YOUR INSTRUCTIONS >>
Locate the line that contains "this 1160×619 image." in the entries below. Retype it and all following lines through the final one, character for character.

Referring expression grounding data
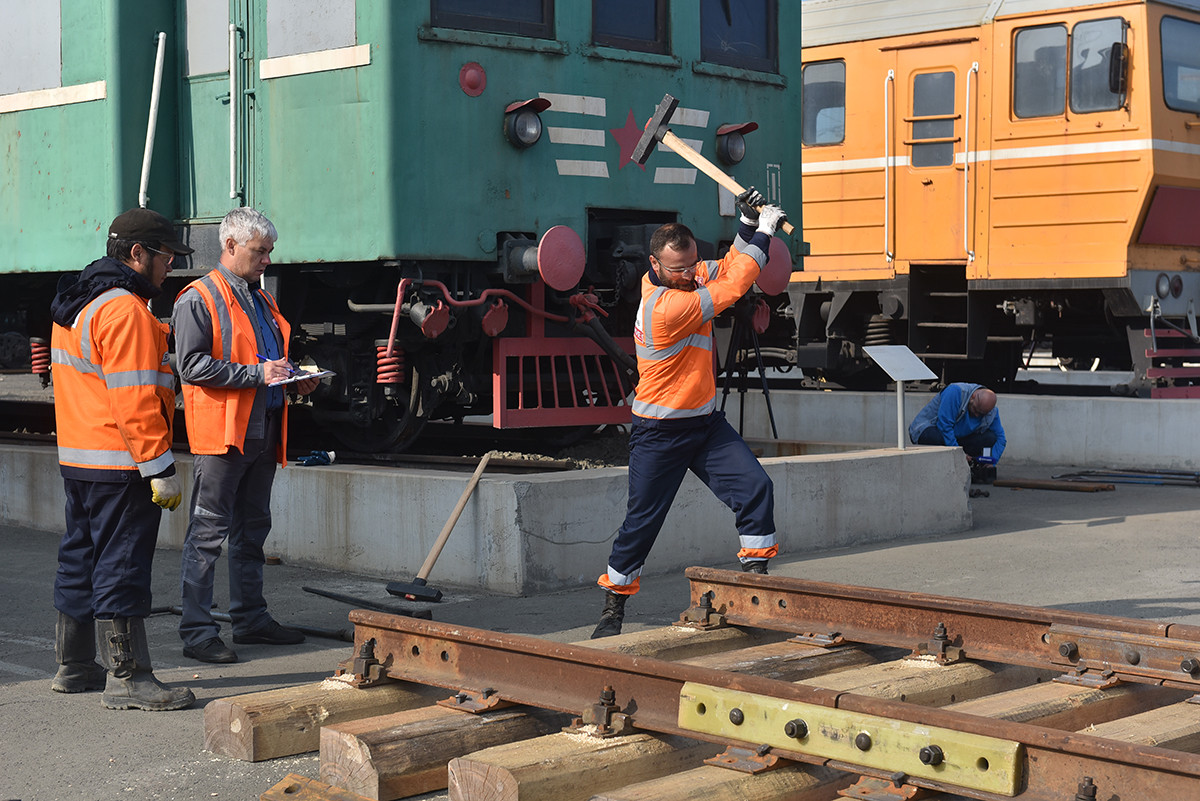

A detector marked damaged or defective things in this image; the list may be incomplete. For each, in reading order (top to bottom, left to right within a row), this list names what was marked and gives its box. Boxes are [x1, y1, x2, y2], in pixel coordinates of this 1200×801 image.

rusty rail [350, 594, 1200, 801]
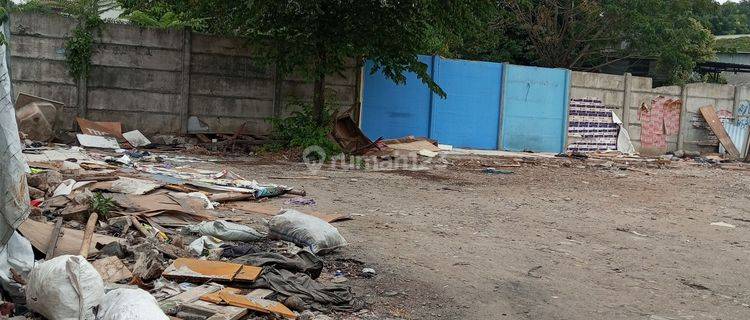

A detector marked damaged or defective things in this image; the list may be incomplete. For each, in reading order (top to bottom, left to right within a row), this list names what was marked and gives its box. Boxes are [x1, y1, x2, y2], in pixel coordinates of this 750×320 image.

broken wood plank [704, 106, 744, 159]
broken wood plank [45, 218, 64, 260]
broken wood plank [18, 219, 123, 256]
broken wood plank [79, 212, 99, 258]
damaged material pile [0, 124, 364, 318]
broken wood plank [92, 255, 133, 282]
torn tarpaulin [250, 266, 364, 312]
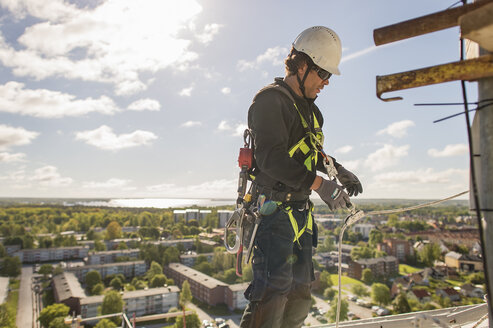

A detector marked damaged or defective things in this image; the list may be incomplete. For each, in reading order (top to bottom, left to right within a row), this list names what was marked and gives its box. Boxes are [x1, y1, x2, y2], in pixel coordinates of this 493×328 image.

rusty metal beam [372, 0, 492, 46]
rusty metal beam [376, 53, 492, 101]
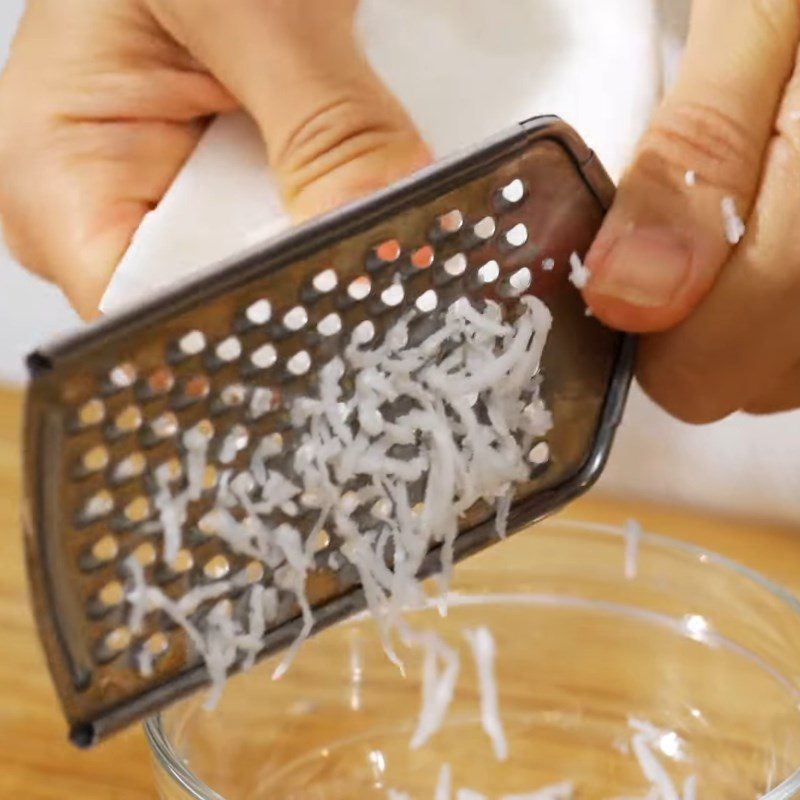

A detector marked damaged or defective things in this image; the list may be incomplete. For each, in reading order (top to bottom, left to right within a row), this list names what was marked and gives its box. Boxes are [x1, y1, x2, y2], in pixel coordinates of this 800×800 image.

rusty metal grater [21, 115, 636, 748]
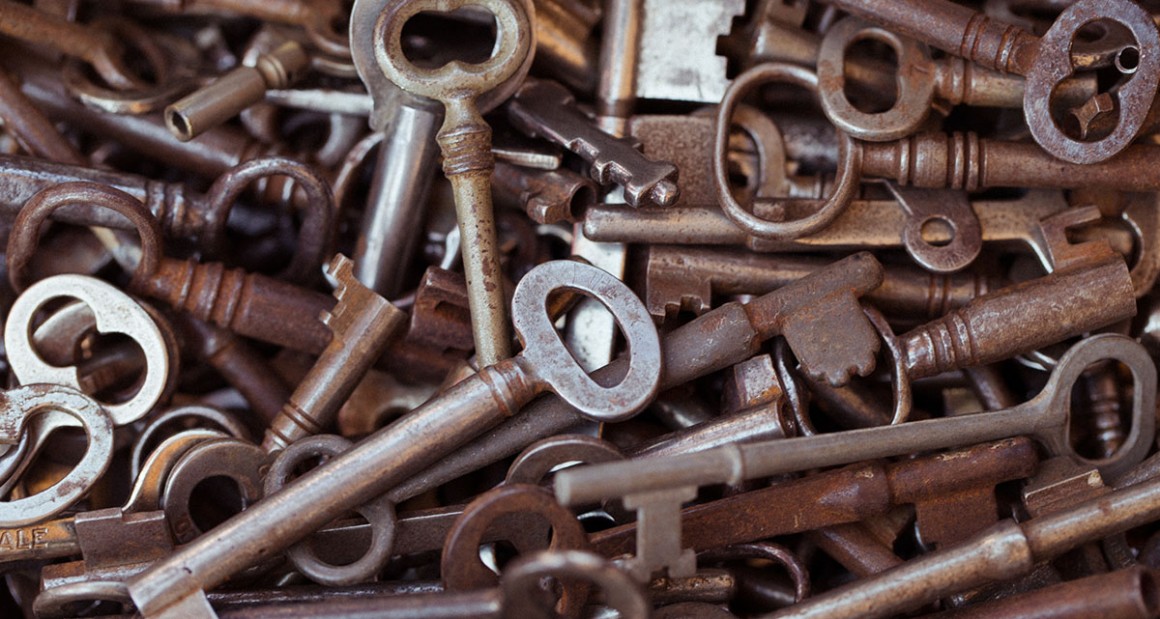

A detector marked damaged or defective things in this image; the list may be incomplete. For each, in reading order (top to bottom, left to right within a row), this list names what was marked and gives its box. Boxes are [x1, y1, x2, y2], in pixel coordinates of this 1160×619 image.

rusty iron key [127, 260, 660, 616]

WRITTEN RESPONSE >>
A detector marked damaged or defective things in this image; the list may be incomplete. For each, in reading order (top to bottom, left to right within a row), this list names what was marked and gives its box. Boxes are [x1, y1, x2, y2], in pixel coordinates of this 1160×619 image.

rusty iron key [127, 260, 660, 616]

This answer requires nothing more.